§ Estratti dall'elenco:
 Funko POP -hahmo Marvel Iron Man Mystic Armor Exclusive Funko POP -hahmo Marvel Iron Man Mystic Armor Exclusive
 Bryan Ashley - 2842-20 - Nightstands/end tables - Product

==

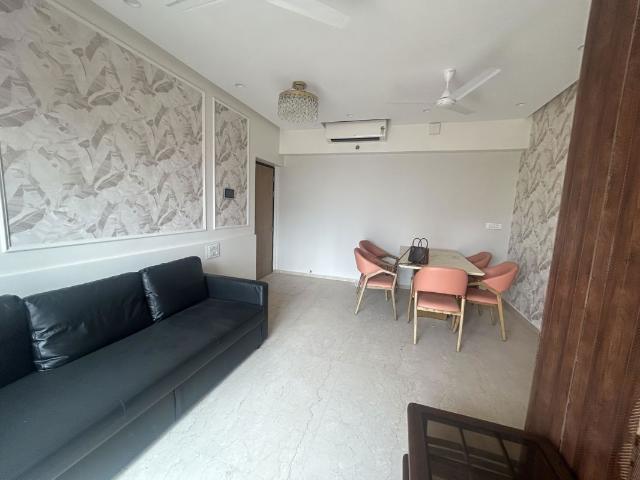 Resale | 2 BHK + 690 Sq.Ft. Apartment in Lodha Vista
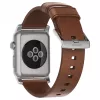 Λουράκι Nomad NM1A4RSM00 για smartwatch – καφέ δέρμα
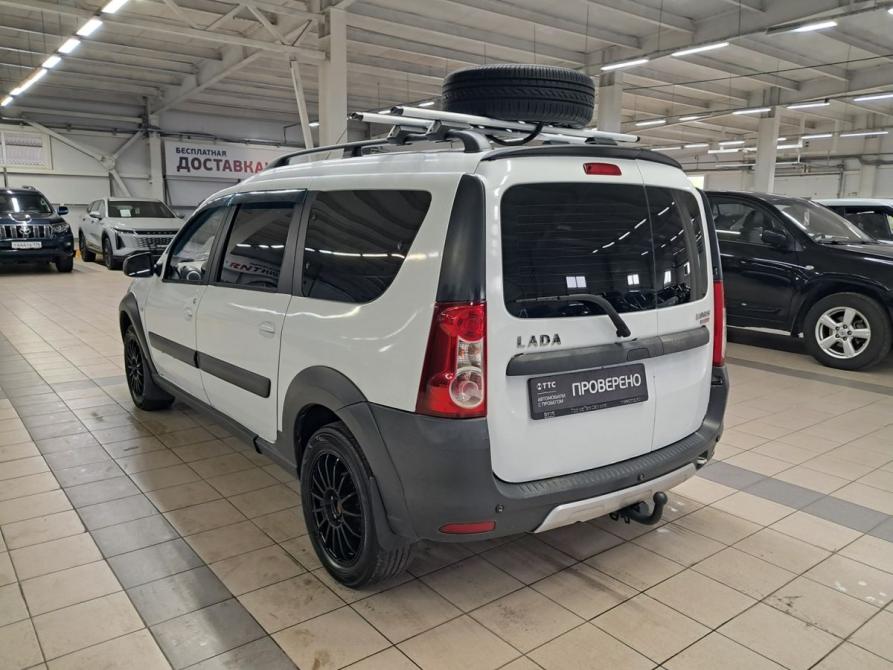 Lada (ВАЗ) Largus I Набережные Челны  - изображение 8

* * *

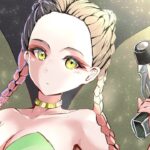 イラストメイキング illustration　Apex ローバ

§ Istruzioni del compito: Puoi restituire identiche le righe dell'elenco che vanno da quella contenente "Resale | 2 BHK" fino a quella contenente "Lada (ВАЗ) Largus", incluse entrambe, tralasciando le immagini?

§ Risposta:
 Resale | 2 BHK + 690 Sq.Ft. Apartment in Lodha Vista
 Λουράκι Nomad NM1A4RSM00 για smartwatch – καφέ δέρμα
 Lada (ВАЗ) Largus I Набережные Челны  - изображение 8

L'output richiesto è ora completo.